I am attempting to train a nural network on the emnist dataset but when I attempt to flatten my image, it throws the following error:
WARNING:tensorflow:Model was constructed with shape (None, 28, 28) for input Tensor("flatten_input:0", shape=(None, 28, 28), dtype=float32), but it was called on an input with incompatible shape (None, 1, 28, 28).

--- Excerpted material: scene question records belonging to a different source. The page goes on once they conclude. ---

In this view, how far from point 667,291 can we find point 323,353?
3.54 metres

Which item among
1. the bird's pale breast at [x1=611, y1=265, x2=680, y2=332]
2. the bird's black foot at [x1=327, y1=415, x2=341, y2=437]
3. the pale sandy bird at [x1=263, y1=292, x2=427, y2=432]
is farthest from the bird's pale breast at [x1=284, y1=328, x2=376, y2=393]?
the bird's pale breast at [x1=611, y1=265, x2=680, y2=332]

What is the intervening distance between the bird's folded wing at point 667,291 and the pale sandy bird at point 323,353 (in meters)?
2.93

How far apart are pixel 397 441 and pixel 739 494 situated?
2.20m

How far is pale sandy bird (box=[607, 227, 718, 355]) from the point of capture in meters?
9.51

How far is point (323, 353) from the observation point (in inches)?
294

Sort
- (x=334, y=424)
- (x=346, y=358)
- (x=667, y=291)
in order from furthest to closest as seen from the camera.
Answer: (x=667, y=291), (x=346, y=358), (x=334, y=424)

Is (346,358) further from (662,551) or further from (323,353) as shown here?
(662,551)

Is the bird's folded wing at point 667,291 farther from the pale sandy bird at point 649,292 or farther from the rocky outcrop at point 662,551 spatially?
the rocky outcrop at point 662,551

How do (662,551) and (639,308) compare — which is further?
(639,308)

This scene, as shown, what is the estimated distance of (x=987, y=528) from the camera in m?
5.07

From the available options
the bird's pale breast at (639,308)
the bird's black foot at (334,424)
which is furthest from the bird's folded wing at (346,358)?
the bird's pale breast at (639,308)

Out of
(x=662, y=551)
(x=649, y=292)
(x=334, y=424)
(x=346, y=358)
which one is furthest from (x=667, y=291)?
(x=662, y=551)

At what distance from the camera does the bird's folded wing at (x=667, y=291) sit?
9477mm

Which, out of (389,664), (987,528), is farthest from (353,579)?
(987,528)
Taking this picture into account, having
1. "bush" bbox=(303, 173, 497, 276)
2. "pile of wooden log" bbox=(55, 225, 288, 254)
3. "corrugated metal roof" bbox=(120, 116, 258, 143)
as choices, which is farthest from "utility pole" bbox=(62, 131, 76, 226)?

I can't figure out what seems to be the problem and have attempted changing my preprocessing, removing batch size from my model.fit and my ds.map.
Here is the full code:
import os
os.environ['TF_CPP_MIN_LOG_LEVEL'] = '3'
import tensorflow as tf
from tensorflow import keras
import tensorflow_datasets as tfds
import matplotlib.pyplot as plt
def preprocess(dict):
image = dict['image']
image = tf.transpose(image)
label = dict['label']
return image, label
train_data, validation_data = tfds.load('emnist/letters', split = ['train', 'test'])
train_data_gen = train_data.map(preprocess).shuffle(1000).batch(32)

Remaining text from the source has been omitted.